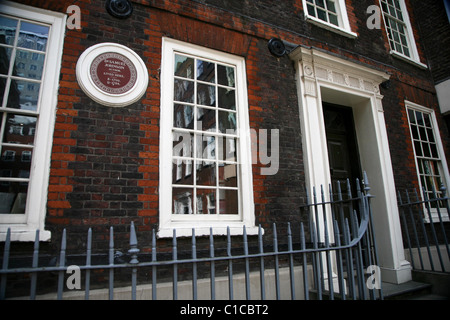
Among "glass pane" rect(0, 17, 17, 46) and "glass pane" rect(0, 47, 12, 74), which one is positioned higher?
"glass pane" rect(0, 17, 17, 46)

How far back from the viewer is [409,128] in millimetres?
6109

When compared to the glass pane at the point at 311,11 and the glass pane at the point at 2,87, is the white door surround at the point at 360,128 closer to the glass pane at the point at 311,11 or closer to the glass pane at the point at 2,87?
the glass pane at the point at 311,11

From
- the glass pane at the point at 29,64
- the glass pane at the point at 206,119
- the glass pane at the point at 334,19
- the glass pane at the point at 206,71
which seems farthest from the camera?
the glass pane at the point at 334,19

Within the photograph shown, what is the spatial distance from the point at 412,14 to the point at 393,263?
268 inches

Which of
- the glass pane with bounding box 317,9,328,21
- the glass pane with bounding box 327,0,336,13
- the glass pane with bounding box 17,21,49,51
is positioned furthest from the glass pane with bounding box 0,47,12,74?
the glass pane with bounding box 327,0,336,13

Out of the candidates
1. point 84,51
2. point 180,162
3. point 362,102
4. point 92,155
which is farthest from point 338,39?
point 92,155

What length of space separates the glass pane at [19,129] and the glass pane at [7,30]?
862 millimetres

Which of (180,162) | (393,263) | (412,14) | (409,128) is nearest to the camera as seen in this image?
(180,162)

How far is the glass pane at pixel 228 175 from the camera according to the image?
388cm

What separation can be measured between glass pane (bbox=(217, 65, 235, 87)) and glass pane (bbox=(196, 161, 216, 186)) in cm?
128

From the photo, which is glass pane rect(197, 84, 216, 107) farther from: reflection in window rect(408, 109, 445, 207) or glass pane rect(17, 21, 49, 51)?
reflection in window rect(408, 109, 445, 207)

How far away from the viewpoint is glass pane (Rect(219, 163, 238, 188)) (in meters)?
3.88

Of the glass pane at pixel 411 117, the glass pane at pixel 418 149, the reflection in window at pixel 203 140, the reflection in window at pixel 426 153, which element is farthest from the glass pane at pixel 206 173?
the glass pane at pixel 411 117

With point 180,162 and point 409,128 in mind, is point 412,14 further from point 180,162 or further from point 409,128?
───
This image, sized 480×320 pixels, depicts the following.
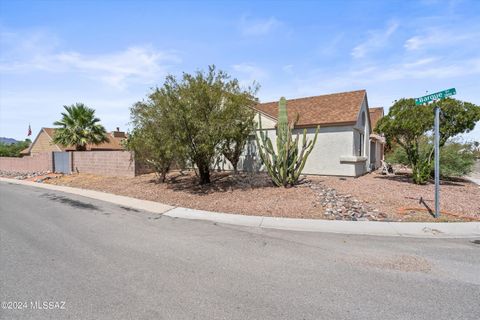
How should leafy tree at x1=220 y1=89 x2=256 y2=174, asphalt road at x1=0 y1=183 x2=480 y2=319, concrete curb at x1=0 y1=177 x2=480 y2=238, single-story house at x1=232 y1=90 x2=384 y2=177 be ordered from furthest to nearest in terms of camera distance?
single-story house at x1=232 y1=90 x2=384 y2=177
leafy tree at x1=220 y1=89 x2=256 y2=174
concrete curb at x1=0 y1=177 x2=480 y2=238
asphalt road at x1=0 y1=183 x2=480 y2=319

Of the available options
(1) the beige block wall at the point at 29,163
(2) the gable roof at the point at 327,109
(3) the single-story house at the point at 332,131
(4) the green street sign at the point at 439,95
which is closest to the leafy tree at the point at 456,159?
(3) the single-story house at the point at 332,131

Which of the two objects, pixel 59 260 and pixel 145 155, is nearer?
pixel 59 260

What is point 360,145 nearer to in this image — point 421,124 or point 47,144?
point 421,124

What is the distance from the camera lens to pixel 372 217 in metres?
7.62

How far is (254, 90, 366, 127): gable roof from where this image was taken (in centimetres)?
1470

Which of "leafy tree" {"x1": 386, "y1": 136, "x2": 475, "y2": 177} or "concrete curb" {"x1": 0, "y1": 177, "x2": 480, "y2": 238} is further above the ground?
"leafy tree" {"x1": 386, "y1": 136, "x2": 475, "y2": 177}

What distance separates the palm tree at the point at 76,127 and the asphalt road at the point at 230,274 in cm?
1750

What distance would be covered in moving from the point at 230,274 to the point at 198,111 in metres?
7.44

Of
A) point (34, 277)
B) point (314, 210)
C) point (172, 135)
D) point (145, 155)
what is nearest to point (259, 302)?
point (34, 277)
───
=== DA FARE ===
Individua nei record ogni riga che contiene la parola "furthest" e ricopiala per intero.

=== RISPOSTA ===
is positioned furthest from the glass pane with bounding box 0,47,12,74?
How should leafy tree at x1=220 y1=89 x2=256 y2=174, asphalt road at x1=0 y1=183 x2=480 y2=319, concrete curb at x1=0 y1=177 x2=480 y2=238, single-story house at x1=232 y1=90 x2=384 y2=177 be ordered from furthest to nearest in terms of camera distance?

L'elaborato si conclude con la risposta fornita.